Habertürk
    Takipde Kalın!
      Günlük gelişmeleri takip edebilmek için habertürk uygulamasını indirin
        Haberler Gündem Yargı Malatya'daki darbe kalkışması davasında ikinci gün

        Fetullahçı Terör Örgütünün (FETÖ) 15 Temmuz darbe girişimiyle ilgili tutuklanan aralarında dönemin 2'nci Ordu Komutanı Adem Huduti, 2'nci Ordu Kurmay Başkanı Avni Angun'un da bulunduğu 76 sanığın yargılandığı davanın ikinci gün oturumu başladı.

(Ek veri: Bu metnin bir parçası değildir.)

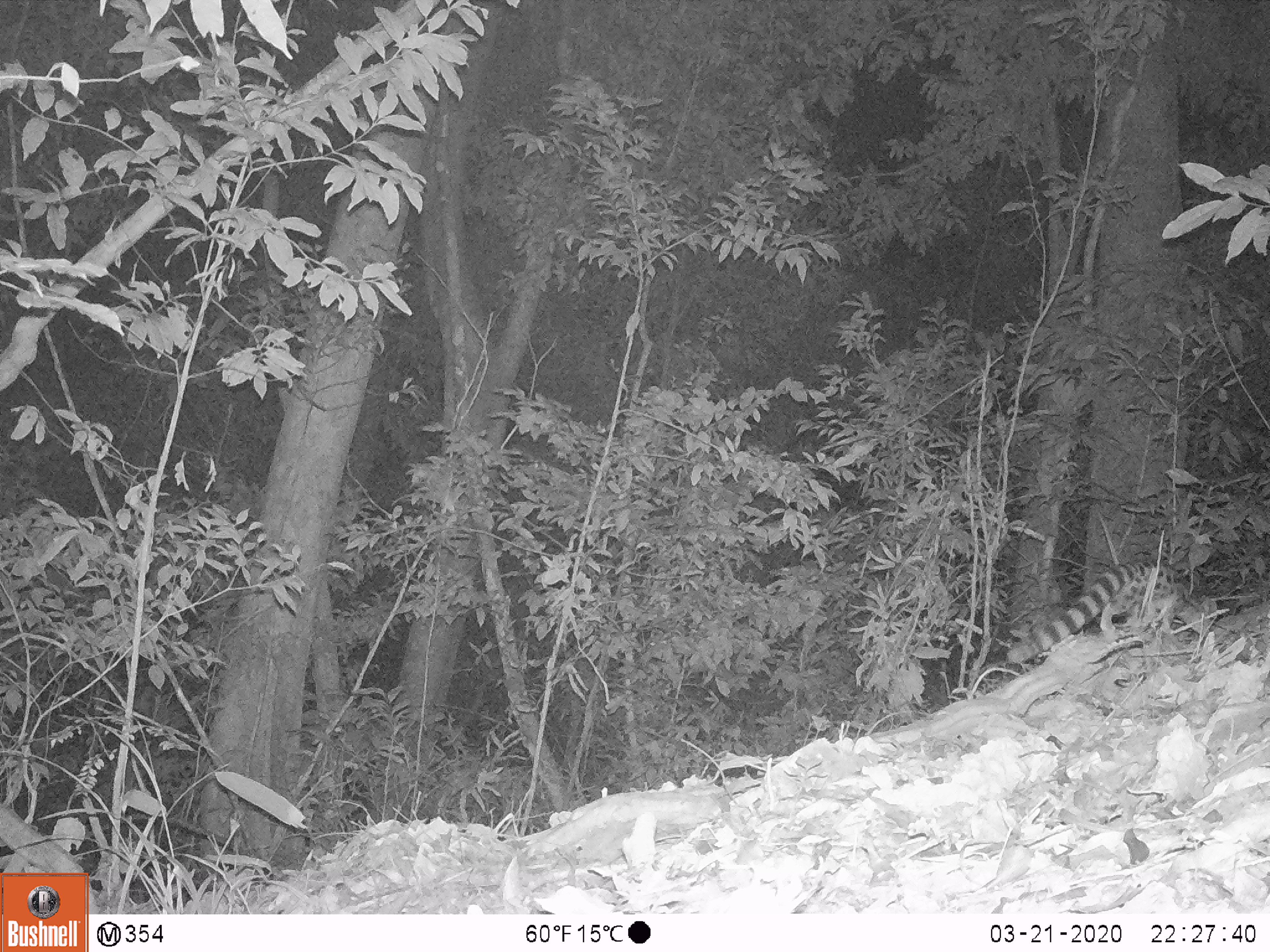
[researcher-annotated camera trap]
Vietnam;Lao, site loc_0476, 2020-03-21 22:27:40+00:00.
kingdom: Animalia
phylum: Chordata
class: Mammalia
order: Carnivora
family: Prionodontidae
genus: Prionodon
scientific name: Prionodon pardicolor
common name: spotted linsang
Spotted linsang (Prionodon pardicolor). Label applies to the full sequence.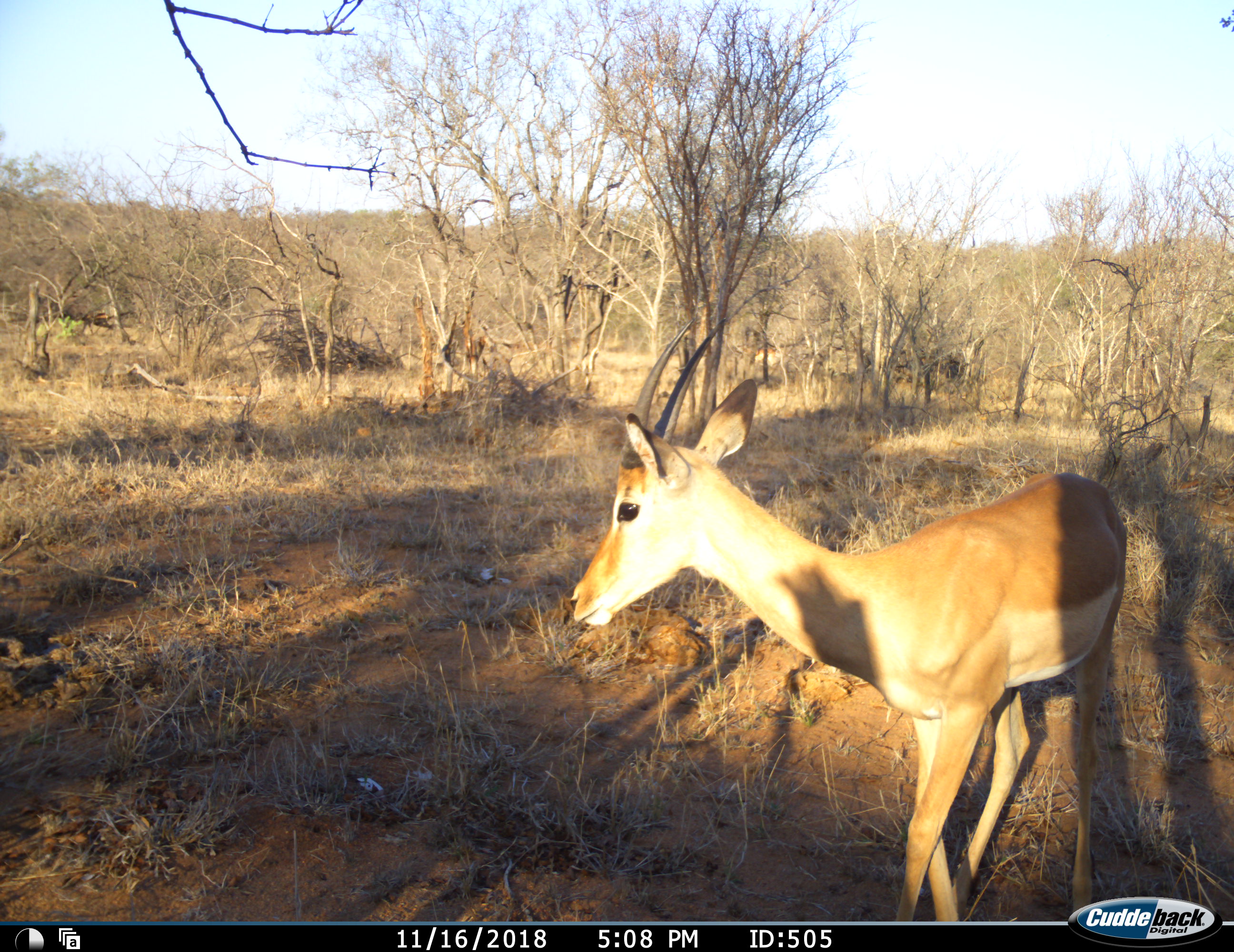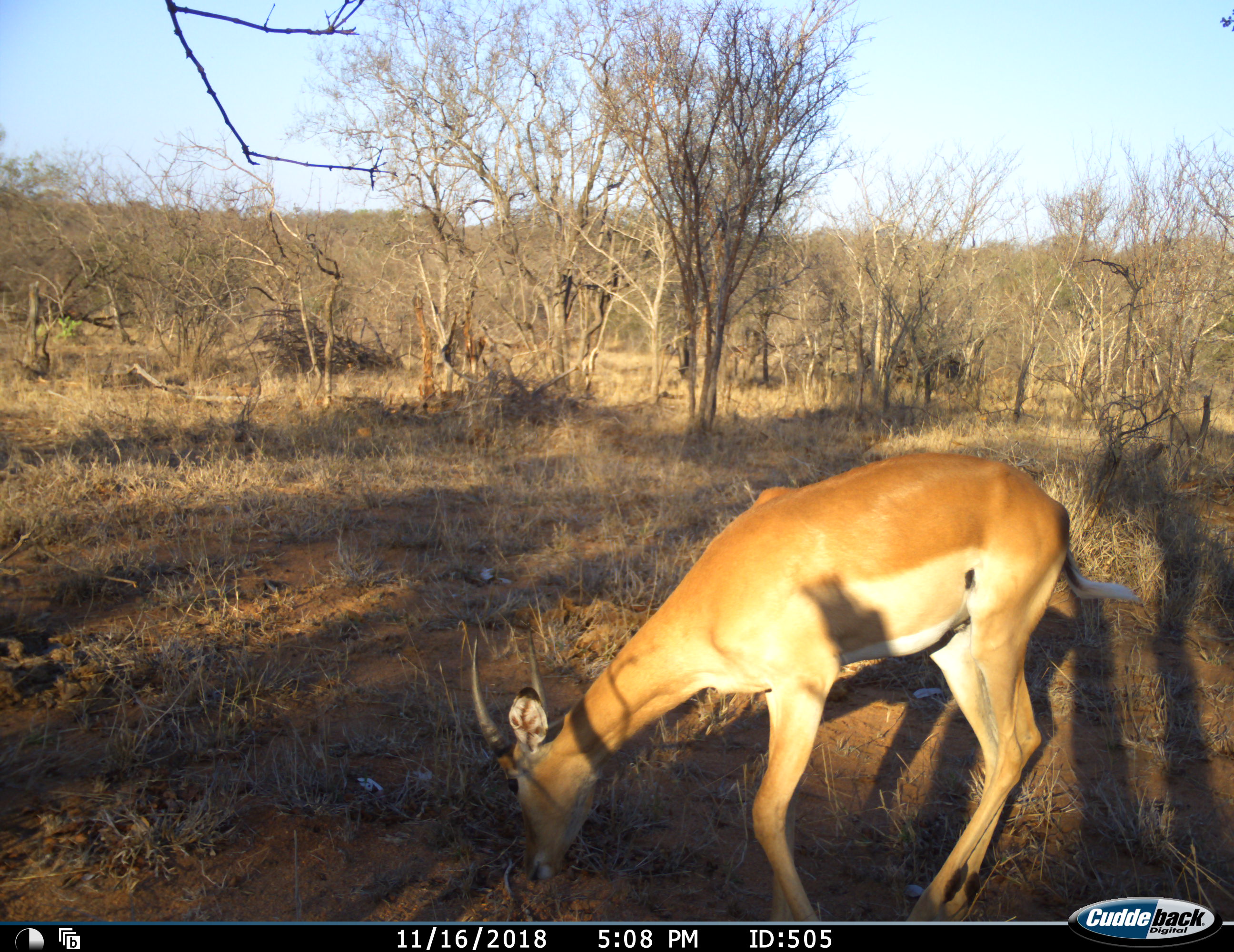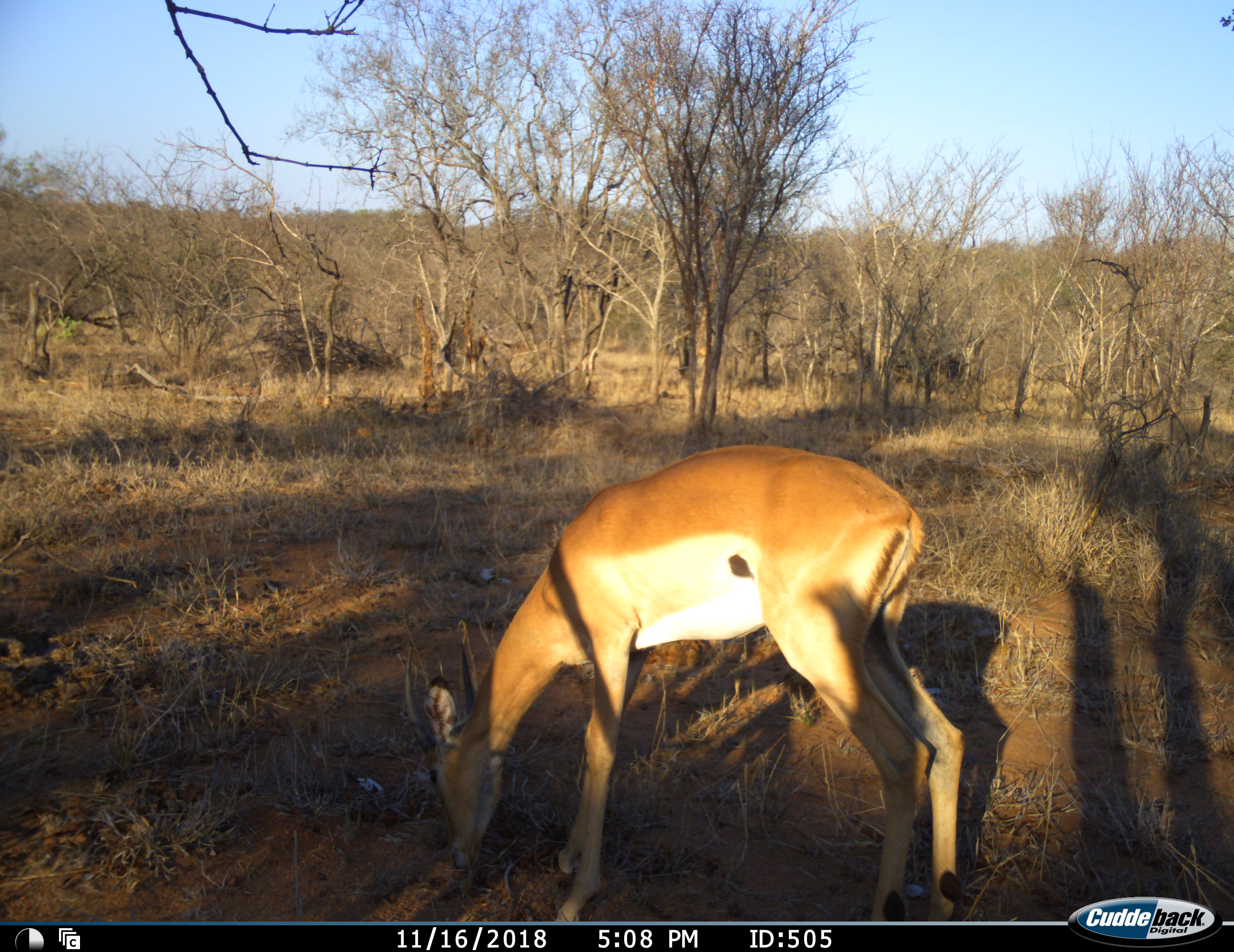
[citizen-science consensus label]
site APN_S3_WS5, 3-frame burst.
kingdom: Animalia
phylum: Chordata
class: Mammalia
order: Artiodactyla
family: Bovidae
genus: Aepyceros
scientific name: Aepyceros melampus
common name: impala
Impala (Aepyceros melampus), count 1. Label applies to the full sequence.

        Malatya'daki Kalkışma Davası'nda dönemin 2'nci Ordu Komutanı Huduti, 2'nci Ordu Kurmay Başkanı Angun, 7'nci Ana Jet Üs Komutanı Emin Ayık, 2'nci Ordu Harekat Destek Yarbaşkanı Zeki Karataş, 2'nci Ordu İdari Kurmay Yarbaşkanı Mustafa Serdar Sevgili, meslekten ihraç edilen 2'nci Ordu'da görevli Ersin Yıldırım ile subay, astsubayların da bulunduğu 28'i tutuklu 76 sanık için duruşmanın yapıldığı Yakınca Spor Salonu çevresinde yoğun güvenlik önlemi alındı.

        Jandarmanın öncü araçları eşliğinde cezaevi araçlarıyla spor salonuna kelepçeli getirilen Huduti ve Angun ile 19 tutuklu sanık, jandarma eşliğinde salona alındı. Diğer tutuklular ise SEGBİS üzerinden duruşmaya bağlandı.

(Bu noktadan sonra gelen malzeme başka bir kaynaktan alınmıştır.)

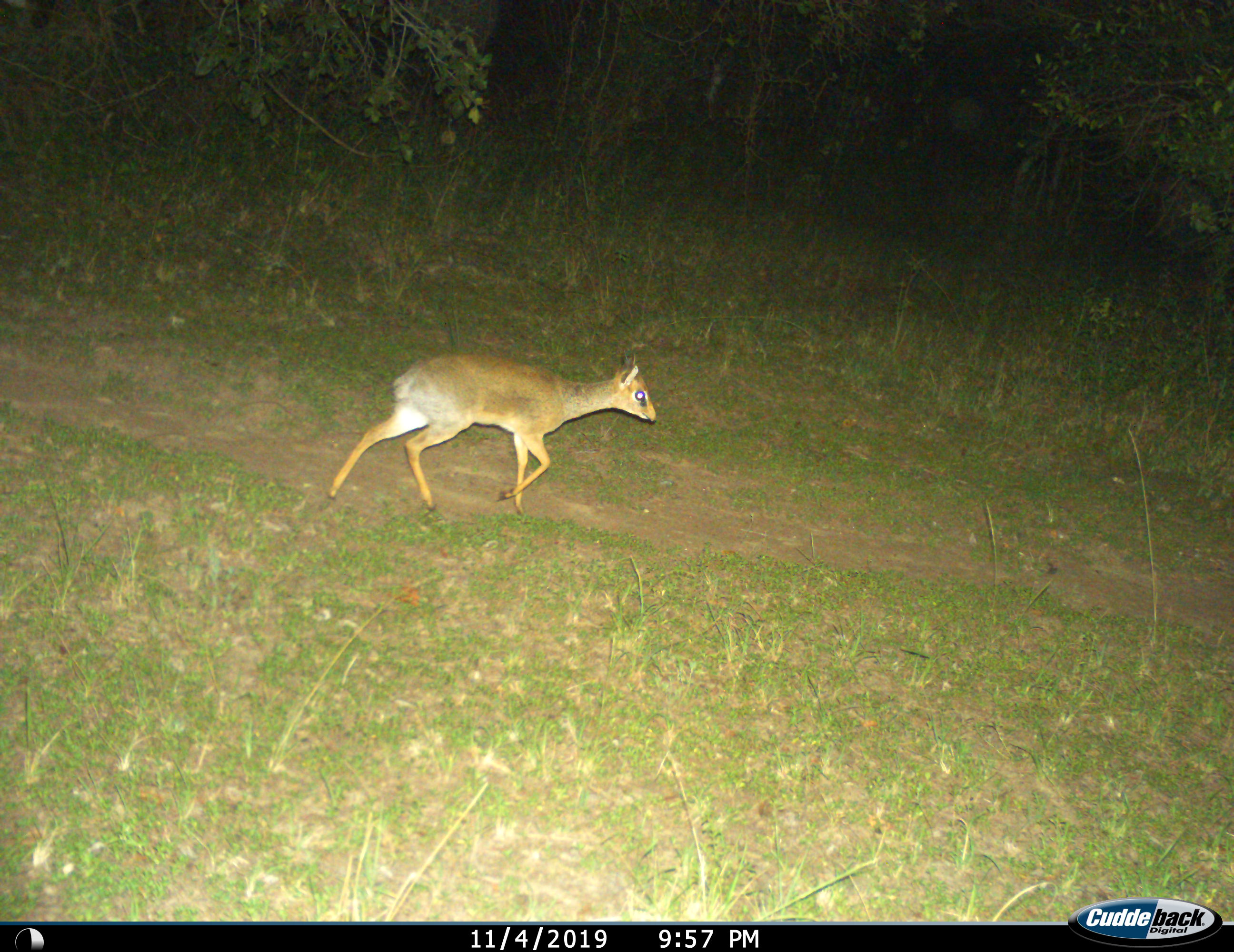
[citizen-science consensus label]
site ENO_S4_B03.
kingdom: Animalia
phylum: Chordata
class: Mammalia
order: Artiodactyla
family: Bovidae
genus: Madoqua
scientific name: Madoqua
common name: dik-dik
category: dikdik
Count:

        Dün 3 er ve 1 onbaşının ifade verdiği duruşmada bugün Adem Huduti'nin savunma yapması bekleniyor.

        BAŞBAKANLIK MÜDAHİL

        Duruşmada avukatların isteği doğrultusunda önce karacılar sonra havacıların savunmasının alınması kararlaştırıldı.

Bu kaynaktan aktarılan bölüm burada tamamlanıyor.